The introduction of the XLSR-Transducer model signifies a substantial improvement in leveraging self-supervised pretrained models for streaming ASR. This approach mitigates the dependency on large-scale in-domain supervised data, making it especially advantageous for low-resource languages and applications.

The implementation of attention sinks to streamline the self-attention mechanism provides an innovative means to balance computational efficiency and performance. This technique can be further explored to enhance real-time ASR systems, potentially extending to other domains where transformer-based models are employed.
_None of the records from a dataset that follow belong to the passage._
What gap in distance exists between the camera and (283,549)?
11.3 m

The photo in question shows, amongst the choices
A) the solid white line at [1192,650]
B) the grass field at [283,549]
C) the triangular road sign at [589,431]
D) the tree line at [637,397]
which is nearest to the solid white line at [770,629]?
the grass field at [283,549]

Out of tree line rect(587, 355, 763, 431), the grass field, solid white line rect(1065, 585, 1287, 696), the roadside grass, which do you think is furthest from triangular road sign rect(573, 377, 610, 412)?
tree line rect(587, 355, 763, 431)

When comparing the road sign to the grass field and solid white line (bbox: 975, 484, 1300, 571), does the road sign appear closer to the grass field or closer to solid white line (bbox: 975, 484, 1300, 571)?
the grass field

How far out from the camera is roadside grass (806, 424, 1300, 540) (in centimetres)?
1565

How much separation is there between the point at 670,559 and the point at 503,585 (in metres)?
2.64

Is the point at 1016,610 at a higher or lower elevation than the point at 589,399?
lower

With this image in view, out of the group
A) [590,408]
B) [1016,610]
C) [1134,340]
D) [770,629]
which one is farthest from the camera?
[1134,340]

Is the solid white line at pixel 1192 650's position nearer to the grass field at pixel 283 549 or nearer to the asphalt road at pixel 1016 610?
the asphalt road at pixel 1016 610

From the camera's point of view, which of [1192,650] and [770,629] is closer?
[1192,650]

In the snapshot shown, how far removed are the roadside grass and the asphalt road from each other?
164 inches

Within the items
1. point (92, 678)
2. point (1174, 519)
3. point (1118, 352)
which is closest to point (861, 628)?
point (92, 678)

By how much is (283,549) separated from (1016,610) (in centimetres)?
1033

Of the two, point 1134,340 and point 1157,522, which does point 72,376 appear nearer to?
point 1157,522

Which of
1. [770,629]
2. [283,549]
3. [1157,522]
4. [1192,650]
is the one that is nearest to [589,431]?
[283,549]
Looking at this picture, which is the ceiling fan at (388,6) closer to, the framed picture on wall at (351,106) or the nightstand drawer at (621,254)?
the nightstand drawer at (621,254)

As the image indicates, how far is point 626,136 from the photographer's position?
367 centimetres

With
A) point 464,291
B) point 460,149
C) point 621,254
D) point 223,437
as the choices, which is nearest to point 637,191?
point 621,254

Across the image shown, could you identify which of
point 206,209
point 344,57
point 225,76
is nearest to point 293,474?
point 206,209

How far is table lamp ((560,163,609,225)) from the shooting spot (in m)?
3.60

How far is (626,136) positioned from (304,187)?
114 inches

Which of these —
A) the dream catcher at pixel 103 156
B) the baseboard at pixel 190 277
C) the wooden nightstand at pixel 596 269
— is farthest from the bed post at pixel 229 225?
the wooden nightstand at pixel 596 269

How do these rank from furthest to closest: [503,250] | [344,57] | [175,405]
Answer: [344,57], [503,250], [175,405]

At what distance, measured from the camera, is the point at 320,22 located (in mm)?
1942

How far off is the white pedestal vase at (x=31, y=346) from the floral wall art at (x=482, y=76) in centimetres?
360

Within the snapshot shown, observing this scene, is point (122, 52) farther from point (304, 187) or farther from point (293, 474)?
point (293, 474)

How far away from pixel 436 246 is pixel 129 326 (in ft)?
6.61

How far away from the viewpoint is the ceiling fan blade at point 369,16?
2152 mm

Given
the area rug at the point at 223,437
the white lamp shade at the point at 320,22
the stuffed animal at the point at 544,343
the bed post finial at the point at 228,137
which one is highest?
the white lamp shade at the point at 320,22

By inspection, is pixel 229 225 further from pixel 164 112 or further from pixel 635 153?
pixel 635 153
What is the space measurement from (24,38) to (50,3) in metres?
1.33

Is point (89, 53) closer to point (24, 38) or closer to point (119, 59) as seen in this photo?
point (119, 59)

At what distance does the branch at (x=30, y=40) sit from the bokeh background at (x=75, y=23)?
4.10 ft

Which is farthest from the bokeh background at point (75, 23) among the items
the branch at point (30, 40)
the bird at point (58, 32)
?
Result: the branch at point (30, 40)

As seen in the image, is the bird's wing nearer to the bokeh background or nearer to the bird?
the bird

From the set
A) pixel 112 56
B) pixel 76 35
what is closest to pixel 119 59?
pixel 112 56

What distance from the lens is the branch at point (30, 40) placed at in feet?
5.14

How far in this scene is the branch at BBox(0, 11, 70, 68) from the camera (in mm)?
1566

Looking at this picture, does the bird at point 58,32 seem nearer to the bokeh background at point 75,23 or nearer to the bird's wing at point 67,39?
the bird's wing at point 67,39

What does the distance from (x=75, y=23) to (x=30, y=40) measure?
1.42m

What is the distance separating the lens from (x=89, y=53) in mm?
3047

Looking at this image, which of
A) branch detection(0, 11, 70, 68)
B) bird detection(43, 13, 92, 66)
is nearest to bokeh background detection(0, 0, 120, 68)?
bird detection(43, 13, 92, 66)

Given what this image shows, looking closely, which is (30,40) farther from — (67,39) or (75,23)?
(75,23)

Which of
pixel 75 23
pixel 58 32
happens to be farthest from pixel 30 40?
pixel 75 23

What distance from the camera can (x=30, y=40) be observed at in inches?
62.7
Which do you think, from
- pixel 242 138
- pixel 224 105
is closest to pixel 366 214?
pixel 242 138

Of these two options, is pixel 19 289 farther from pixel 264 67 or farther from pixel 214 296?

Future developments could involve expanding this methodology to broader datasets and more diverse linguistic contexts, improving generalizability. Additionally, optimizing the computational aspects of streaming ASR through hardware-integration techniques or model distillation could further enhance the real-time applicability of XLSR-Transducer.

Conclusion

This paper makes a significant contribution to the field of ASR by adapting self-supervised learning models for effective streaming. The combination of XLSR-53 with transducer architecture and the introduction of innovative attention mechanisms results in a robust ASR system that shows significant improvements in WER while maintaining computational efficiency. The findings set a precedent for future research in streaming ASR, particularly in integrating advanced pretrained models with practical, real-time applications.